* **Task prompt**:
Look through the entries that follow and return each line that has the string "States".

+ + +

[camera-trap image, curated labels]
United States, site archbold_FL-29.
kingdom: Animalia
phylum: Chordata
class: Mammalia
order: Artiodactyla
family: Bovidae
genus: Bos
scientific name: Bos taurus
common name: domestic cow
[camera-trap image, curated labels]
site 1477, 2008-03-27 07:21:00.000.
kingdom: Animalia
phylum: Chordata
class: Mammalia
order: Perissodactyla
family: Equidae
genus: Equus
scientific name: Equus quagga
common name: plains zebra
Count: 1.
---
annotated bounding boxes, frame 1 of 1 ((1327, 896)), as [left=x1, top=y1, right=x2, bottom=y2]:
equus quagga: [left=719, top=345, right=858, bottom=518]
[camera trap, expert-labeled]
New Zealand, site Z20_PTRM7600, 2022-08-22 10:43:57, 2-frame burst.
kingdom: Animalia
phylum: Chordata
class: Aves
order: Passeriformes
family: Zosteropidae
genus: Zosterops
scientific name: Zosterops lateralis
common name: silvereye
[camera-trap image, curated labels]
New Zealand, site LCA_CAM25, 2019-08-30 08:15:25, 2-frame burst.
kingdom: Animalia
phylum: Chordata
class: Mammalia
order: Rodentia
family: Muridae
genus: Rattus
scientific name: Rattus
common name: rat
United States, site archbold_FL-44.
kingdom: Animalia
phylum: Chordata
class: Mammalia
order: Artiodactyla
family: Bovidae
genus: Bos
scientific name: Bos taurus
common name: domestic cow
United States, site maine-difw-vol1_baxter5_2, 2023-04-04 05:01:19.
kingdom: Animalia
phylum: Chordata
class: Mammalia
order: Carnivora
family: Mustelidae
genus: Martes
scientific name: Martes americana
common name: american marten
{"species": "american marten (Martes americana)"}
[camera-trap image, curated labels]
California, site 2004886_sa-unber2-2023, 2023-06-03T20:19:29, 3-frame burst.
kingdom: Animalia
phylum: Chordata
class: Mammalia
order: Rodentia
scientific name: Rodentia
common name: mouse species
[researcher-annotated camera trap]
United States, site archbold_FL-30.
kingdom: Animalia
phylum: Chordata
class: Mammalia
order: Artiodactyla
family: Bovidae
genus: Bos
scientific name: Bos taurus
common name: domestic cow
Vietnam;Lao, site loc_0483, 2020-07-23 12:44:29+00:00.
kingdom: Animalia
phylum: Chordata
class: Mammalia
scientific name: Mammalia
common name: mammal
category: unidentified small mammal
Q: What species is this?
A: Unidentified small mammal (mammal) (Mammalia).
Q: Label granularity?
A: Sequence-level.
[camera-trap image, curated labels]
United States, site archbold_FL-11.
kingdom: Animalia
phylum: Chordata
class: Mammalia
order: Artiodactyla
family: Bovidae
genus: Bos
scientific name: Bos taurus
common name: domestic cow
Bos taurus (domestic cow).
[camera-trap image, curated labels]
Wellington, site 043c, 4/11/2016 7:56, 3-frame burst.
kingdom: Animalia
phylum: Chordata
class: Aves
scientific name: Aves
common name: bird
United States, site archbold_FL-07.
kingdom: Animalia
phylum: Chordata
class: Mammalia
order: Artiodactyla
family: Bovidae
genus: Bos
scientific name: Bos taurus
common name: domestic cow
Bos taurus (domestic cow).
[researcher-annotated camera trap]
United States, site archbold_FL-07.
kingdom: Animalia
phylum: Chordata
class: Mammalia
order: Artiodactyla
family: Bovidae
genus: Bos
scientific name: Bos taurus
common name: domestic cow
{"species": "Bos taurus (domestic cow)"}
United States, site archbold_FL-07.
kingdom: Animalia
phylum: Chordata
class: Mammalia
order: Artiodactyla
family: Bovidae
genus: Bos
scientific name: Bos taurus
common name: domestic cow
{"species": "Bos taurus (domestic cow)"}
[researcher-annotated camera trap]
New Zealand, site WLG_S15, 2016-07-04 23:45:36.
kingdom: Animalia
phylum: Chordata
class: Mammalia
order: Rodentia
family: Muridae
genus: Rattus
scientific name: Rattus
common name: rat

+ + +

* **Your response**:
United States, site archbold_FL-29.
United States, site archbold_FL-44.
United States, site maine-difw-vol1_baxter5_2, 2023-04-04 05:01:19.
United States, site archbold_FL-30.
United States, site archbold_FL-11.
United States, site archbold_FL-07.
United States, site archbold_FL-07.
United States, site archbold_FL-07.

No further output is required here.